Rewrite everything from "The Cardinals complicated" down to "would not relinquish." in the Brewers–Cardinals game recap below, changing "right-hander" to "righty".

TEXT PROVIDED:

......

The Milwaukee Brewers’ lockdown trio of reliever Brad Boxberger, setup man Devin Williams, and closer Josh Hader secured a 6-4 victory Thursday and a split of the four-game series at American Family Field. It was the second time in four days that Williams and Hader pitched the final two innings of a game to edge the Cardinals, and in the games bookended between those bullpen outings for the Brewers, the Cardinals won – because their relievers neutralized the Brewers.

During the two games the Cardinals won, their bullpen allowed one hit and no runs over 10 1/3 innings. In the two games the Brewers won, Williams retired all six batters he faced, and combined with Hader to get 12 outs from the 12 batters they faced.

The Cardinals leave Milwaukee as they arrived, tied with the Brewers for first place in the division with the same record, at 40-32.

The Cardinals complicated their bid to win the four-game series with poor pitching to open several innings. Three times in eight innings, the Brewers loaded the bases before the Cardinals’ pitcher could get an out. Twice they did it against starter Dakota Hudson. The right-hander dodged the first threat with a double play, but when the Brewers did it against the fourth inning, Hudson could not repel the threat. Taylor hit a three-run homer off Hudson, and Willy Adames followed an inning later with a solo homer to push the Brewers out to a lead their bullpen would not relinquish.

In the eighth, reliever Drew VerHagen faced three batters and all three of them reached base. Milwaukee added an insurance run with a sacrifice fly.

Hader made sure they didn’t need it, retiring three batters in the ninth for his 21st save.

Hudson pulls off ‘Houdini,’ but magic doesn’t last

In the third inning, consecutive singles and a walk to leadoff hitter Christian Yelich loaded the bases without an out, putting Hudson in bind that only a “Houdini” could solve.

......

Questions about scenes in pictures
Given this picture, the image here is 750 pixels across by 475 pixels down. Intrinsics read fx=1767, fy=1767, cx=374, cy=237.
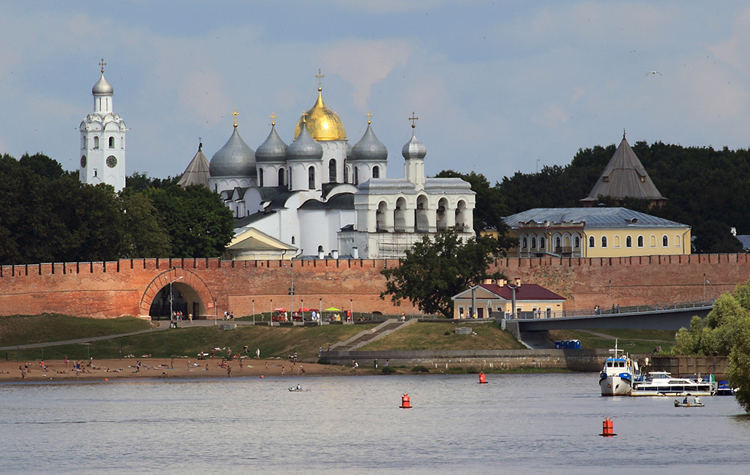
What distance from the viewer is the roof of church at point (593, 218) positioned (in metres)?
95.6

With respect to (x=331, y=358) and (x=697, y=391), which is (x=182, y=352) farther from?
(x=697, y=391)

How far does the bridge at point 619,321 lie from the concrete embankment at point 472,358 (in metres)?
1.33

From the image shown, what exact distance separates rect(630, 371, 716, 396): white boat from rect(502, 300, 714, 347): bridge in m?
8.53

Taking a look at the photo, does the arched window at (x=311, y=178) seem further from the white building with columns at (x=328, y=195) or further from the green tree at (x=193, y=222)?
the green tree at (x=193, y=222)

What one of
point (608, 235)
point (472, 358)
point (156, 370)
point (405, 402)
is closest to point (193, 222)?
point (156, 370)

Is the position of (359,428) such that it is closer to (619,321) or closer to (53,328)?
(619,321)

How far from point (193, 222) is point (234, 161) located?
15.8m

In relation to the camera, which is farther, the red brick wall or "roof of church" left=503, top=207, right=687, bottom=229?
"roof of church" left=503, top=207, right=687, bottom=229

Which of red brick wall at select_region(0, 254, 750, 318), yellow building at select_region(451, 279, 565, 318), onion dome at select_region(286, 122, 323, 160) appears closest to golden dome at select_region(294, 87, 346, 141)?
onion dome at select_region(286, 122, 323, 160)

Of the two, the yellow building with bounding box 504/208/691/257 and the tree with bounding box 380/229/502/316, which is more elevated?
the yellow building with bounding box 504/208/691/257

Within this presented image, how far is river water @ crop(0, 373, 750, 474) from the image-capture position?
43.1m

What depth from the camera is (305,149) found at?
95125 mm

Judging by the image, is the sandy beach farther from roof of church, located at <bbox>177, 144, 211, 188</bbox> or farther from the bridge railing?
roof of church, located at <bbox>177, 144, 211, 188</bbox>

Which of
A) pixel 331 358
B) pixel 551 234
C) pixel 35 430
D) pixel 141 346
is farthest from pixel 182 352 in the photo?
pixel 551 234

......

THE RESPONSE:
The Cardinals complicated their bid to win the four-game series with poor pitching to open several innings. Three times in eight innings, the Brewers loaded the bases before the Cardinals’ pitcher could get an out. Twice they did it against starter Dakota Hudson. The righty dodged the first threat with a double play, but when the Brewers did it against the fourth inning, Hudson could not repel the threat. Taylor hit a three-run homer off Hudson, and Willy Adames followed an inning later with a solo homer to push the Brewers out to a lead their bullpen would not relinquish.